Data provided ::
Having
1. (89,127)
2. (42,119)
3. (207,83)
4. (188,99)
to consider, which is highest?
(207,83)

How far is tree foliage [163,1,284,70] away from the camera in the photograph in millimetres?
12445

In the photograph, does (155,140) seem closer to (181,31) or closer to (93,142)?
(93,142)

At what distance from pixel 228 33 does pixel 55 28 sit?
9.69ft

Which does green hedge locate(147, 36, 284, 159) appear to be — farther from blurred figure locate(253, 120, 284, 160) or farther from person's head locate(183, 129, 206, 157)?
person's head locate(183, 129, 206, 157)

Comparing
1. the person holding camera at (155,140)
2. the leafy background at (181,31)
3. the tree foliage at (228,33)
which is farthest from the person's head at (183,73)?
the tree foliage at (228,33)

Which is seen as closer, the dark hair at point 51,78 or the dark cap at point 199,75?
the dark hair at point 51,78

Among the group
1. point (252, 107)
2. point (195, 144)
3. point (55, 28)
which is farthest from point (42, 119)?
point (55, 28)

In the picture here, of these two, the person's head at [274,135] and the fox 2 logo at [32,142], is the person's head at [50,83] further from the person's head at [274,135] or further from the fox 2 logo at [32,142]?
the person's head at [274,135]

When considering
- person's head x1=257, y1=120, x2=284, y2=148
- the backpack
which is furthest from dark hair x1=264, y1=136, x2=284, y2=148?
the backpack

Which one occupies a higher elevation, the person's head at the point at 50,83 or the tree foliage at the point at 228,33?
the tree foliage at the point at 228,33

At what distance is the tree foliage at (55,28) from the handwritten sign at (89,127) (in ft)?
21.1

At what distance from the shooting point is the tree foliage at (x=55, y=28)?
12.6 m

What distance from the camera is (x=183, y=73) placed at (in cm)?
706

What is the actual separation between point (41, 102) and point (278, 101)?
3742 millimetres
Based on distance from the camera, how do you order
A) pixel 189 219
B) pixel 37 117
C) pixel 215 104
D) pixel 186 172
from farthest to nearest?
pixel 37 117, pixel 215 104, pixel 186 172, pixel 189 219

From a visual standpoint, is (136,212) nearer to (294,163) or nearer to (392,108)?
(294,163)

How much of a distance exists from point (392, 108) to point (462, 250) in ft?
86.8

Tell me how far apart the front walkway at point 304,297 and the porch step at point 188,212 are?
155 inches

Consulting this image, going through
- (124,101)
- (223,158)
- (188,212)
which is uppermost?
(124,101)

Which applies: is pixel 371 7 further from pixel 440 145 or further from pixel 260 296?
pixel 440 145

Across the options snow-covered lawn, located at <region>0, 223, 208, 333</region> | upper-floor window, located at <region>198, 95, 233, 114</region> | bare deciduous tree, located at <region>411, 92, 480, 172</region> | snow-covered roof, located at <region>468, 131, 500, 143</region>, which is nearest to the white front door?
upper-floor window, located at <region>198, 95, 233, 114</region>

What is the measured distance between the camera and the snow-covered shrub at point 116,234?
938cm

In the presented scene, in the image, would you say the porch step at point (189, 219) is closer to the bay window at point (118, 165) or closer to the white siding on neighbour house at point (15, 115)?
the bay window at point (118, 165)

Exercise :: Please recast every line of the rows above as a JSON list of strings, one string per line, with blank lines left out.

Finished task ::
[
  "Having",
  "1. (89,127)",
  "2. (42,119)",
  "3. (207,83)",
  "4. (188,99)",
  "to consider, which is highest?",
  "(207,83)",
  "How far is tree foliage [163,1,284,70] away from the camera in the photograph in millimetres?",
  "12445",
  "In the photograph, does (155,140) seem closer to (181,31) or closer to (93,142)?",
  "(93,142)",
  "At what distance from pixel 228 33 does pixel 55 28 sit?",
  "9.69ft",
  "Which does green hedge locate(147, 36, 284, 159) appear to be — farther from blurred figure locate(253, 120, 284, 160) or farther from person's head locate(183, 129, 206, 157)?",
  "person's head locate(183, 129, 206, 157)",
  "Comparing",
  "1. the person holding camera at (155,140)",
  "2. the leafy background at (181,31)",
  "3. the tree foliage at (228,33)",
  "which is farthest from the person's head at (183,73)?",
  "the tree foliage at (228,33)",
  "Which is seen as closer, the dark hair at point 51,78 or the dark cap at point 199,75?",
  "the dark hair at point 51,78",
  "Among the group",
  "1. point (252, 107)",
  "2. point (195, 144)",
  "3. point (55, 28)",
  "which is farthest from point (42, 119)?",
  "point (55, 28)",
  "In the picture here, of these two, the person's head at [274,135] and the fox 2 logo at [32,142], is the person's head at [50,83] further from the person's head at [274,135] or further from the fox 2 logo at [32,142]?",
  "the person's head at [274,135]",
  "When considering",
  "- person's head x1=257, y1=120, x2=284, y2=148",
  "- the backpack",
  "which is furthest from dark hair x1=264, y1=136, x2=284, y2=148?",
  "the backpack",
  "Which one occupies a higher elevation, the person's head at the point at 50,83 or the tree foliage at the point at 228,33?",
  "the tree foliage at the point at 228,33",
  "At what distance is the tree foliage at (55,28) from the handwritten sign at (89,127) (in ft)?",
  "21.1",
  "At what distance from the shooting point is the tree foliage at (x=55, y=28)?",
  "12.6 m",
  "What distance from the camera is (x=183, y=73) placed at (in cm)?",
  "706",
  "What is the actual separation between point (41, 102) and point (278, 101)?",
  "3742 millimetres",
  "Based on distance from the camera, how do you order",
  "A) pixel 189 219",
  "B) pixel 37 117",
  "C) pixel 215 104",
  "D) pixel 186 172",
  "from farthest to nearest?",
  "pixel 37 117, pixel 215 104, pixel 186 172, pixel 189 219",
  "From a visual standpoint, is (136,212) nearer to (294,163) or nearer to (392,108)?",
  "(294,163)",
  "How much of a distance exists from point (392, 108) to point (462, 250) in ft?",
  "86.8",
  "Tell me how far apart the front walkway at point 304,297 and the porch step at point 188,212 are?",
  "155 inches",
  "Consulting this image, going through",
  "- (124,101)",
  "- (223,158)",
  "- (188,212)",
  "which is uppermost?",
  "(124,101)",
  "Which applies: is pixel 371 7 further from pixel 440 145 or further from pixel 260 296?",
  "pixel 440 145",
  "Across the options snow-covered lawn, located at <region>0, 223, 208, 333</region> | upper-floor window, located at <region>198, 95, 233, 114</region> | bare deciduous tree, located at <region>411, 92, 480, 172</region> | snow-covered roof, located at <region>468, 131, 500, 143</region>, which is nearest to the white front door?",
  "upper-floor window, located at <region>198, 95, 233, 114</region>",
  "What is the measured distance between the camera and the snow-covered shrub at point 116,234?",
  "938cm",
  "In the presented scene, in the image, would you say the porch step at point (189, 219) is closer to the bay window at point (118, 165) or closer to the white siding on neighbour house at point (15, 115)?",
  "the bay window at point (118, 165)"
]